Comércio torce pelo frio para aumentar as vendas

Aldo: comércio precisa se recuperar; Páscoa, Mães e Namorados não confirmaram expectativas de crescimento por institutos de pesquisas.

O comércio carioca torce por um inverno mais rigoroso para aquecer as vendas e estima um crescimento de 2,5% se a temperatura realmente esfriar. Os lojistas também estão estimulando os consumidores com promoções, descontos e formas de pagamentos diferenciados, de acordo com o Clube de Diretores Lojistas do Rio de Janeiro (CDL-Rio) e o Sindicato dos Lojistas do Comércio do Município do Rio de Janeiro (SindilojasRio), que juntos representam cerca de 30 mil lojistas.
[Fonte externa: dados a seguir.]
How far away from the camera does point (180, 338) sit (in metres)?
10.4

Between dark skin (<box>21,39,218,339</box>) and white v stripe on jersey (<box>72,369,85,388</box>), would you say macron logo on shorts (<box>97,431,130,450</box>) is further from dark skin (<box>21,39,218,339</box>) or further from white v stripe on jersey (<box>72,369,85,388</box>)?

Para Aldo Gonçalves, presidente das duas entidades, a onda de frio sempre aumenta a venda de roupas de inverno e de produtos como cachecóis, luvas, gorros e acessórios além de edredons, colchas e cobertores. Segundo ele, o comércio precisa urgentemente se recuperar e cita como exemplo que todas as datas comemorativas no primeiro semestre – Páscoa, Dia das Mães e Dia dos Namorados – não confirmaram as expectativas de crescimento apontadas pelos institutos de pesquisas especializados em comércio varejista.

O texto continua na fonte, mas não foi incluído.